We love roaming around ruins, and would have been more impressed if we hadn't still been reeling from the ossuary, but it was cool and pleasant down here under the city.
 
Amanda was *still* determined to find the catacombs.  Bob asked one of the guides where they might be, and he gave us directions to a church--where there were no catacombs.  So then Bob saw a postal delivery woman, and asked her, and got directions to another place that was a museum, but not with catacombs.  We stopped into a café where Amanda had fruit and Bob and I indulged in our first Italian pastry.  Crisp puff pastry with chocolate filling.  I'd like to say that we sipped an espresso alongside, but it was so hot that we opted for water with lemon instead.
 
Amanda's phone was started to run low by now, so she called Robert to do a search on the computer for the catacombs and text the address to her.  I then took a picture of the text so we would have the address to put into the GPS when we got back to the car.  Technology!
 
 
 
We walked back to the parking "garage" where the valet jiggled her car out (hers is the white one) and went off in search of San Gennaro.

 
 
We went around a loop a couple of times and finally realized that we had driven right past it on the way into town that morning.  That's OK--if we hadn't gotten lost, we wouldn't have found the ossuary at Fontanelle.
 
And finally we were going to a catacomb--down ramps and steps that led through apartment buildings (Naples is very much built on the historic sites) we went into the cool underground.  Gennaro is famous for the longevity of its use,with frescoes spanning from the 2nd to the 10th century, showing the changes in Christian art.  They are extensive (possibly because it is very easy to carve into the tuffa) and cover about 5 square kilometers (about 2 square miles)
 
 
 



Despite the fact that we were in the catacombs, and you could see the open tombs, there were no remains.  Sometime around the 18th century they were removed--some to go to churches, but most went to . . . Fontanelle!

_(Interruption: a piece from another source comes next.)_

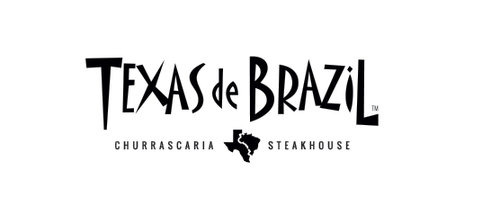 Texas_de_Brazil.jpg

Amanda said she would have preferred to have the story in chronological order, but I was rather happy that we had found the ossuary first (and been caught off-guard by it) and then learned the story about where some of them had begun their afterlife.

Even after visiting the other two sites, it was the ossuary at Fontanelle that continued to haunt us.  That evening, Bob looked down at his crocs and said "I think I have dead people dust on my shoes."

If I recall correctly, this is the evening that I spent socializing with the family by sleeping on the couch for two hours.  Amanda took a picture but was kind enough not to post it.